A modern deep convolutional neural network, such as the Krizhevsky ImageNet network,[27] may have more than half a million neurons and a total of 60 million parameters. Without shared weights, the number of parameters (and accordingly, the memory required to store them) would be drastically higher.Memory requirements are a major bottleneck and often restrict the size of network which can be trained on given hardware.[27] As such decreasing the memory footprint of a network allows the training of larger, more powerful networks.

Limitations[edit]

Convolutional neural networks have been criticized for their location invariance. Because pooling is designed to discard positional data about the input, it loses information about spatial relationships that is important to certain kinds of tasks, such as face detection.[28]

Convolutional networks share the limitations of other kinds of feedforward neural networks, including the inability to handle arbitrarily-sized inputs (e.g. for language models), use additional processing time to refine their predictions without additional data, or provide insight into their intermediate representations (that is, explaining the inner workings of large neural networks can be very difficult).

Convolutional networks take a great deal of labeled inputs to learn (hence benchmarks like the million-image ImageNet), and are unable to generalize from small numbers of labeled data.

Network Design[edit]

When sharing weights between subsets of nodes within a layer, each set of nodes with shared weights can be viewed as a distinct "filter" over the input data. As such, most successful convolutional neural network designs, for example LeNet, use several filters in each layer, each of which has its own set of weights and in effect performs a different transformation of the input data.[2] The idea is that, given filters in a layer, with training they will approximate the maximally-informative (with respect to the error function) set of uniformly-applied transformations of the input.

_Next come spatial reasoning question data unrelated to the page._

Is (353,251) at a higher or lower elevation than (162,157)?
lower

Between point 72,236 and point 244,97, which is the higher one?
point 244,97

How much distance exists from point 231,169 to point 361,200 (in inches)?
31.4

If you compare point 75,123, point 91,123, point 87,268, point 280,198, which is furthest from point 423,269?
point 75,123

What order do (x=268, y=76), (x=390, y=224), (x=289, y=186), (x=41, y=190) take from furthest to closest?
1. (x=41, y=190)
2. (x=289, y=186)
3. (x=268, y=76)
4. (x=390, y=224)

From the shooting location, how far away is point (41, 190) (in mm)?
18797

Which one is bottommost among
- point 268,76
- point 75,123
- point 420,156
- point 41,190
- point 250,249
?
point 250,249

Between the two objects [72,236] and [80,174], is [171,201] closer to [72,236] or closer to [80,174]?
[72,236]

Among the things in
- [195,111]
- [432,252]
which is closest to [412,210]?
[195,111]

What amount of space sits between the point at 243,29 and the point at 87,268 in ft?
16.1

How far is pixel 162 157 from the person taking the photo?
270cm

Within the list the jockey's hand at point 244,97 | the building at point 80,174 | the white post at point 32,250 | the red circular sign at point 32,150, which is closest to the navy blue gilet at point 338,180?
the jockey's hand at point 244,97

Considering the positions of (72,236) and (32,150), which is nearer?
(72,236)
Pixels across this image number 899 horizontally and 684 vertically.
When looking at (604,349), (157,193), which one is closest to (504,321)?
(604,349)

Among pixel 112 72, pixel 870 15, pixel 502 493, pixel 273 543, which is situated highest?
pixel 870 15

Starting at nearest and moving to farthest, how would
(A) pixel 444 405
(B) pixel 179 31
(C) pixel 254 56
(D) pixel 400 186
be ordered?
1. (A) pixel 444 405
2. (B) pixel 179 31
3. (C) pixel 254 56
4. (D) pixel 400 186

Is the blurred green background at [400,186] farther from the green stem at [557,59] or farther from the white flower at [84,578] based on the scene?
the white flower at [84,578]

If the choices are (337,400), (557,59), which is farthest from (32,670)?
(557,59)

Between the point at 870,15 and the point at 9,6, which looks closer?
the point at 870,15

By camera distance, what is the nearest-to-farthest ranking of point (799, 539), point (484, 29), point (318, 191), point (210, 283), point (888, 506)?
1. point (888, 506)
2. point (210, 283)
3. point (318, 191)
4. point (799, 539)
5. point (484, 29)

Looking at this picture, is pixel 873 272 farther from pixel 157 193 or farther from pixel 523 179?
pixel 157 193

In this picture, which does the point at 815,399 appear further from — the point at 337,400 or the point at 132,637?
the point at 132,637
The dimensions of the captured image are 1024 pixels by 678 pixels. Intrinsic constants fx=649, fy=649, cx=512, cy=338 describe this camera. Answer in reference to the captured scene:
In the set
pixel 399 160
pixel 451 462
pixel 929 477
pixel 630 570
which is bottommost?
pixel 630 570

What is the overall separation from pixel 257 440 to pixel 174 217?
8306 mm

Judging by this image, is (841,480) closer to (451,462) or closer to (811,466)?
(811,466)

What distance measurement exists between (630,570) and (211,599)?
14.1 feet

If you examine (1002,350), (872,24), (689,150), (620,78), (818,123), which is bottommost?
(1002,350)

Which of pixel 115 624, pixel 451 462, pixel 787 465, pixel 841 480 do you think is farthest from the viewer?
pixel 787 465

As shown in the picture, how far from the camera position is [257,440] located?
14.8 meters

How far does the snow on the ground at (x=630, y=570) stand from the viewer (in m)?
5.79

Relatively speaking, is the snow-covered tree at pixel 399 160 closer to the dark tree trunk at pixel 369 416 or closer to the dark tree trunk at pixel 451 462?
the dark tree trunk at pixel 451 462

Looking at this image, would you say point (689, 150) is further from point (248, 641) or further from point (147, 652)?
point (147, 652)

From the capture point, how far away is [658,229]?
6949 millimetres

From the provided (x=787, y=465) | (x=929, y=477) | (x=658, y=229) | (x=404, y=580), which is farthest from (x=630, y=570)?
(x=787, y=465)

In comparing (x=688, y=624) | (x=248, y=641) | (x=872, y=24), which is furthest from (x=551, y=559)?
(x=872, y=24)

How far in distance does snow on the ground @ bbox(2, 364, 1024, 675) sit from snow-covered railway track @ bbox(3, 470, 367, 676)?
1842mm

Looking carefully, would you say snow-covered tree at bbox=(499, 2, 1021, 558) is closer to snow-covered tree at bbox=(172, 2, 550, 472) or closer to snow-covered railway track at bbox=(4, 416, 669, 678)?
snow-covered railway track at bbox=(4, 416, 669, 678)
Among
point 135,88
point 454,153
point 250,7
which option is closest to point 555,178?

In convolutional neural networks for image recognition tasks, the most common design (used in such networks as LeNet[2] and the Krizhevsky ImageNet network[27]) is roughly as follows. The first layers of the network (realistically, as many as can be computationally afforded) are alternating layers of convolution and max-pooling; followed by one or more dense (fully-connected) layers, the last layer of which has the same dimensionality as the number of classes; and finally a classifier, which may be linear regression, softmax, or something else.

The pooling layers serve to reduce the dimensionality of the data, extracting the single highest response from any of the nodes in a region and using it to represent the entire region. The fully-connected layers allow the network to aggregate data globally from all regions of the image, which lower layers could not do. The classifier layer turns the response from the top layer into the actual classification of the image.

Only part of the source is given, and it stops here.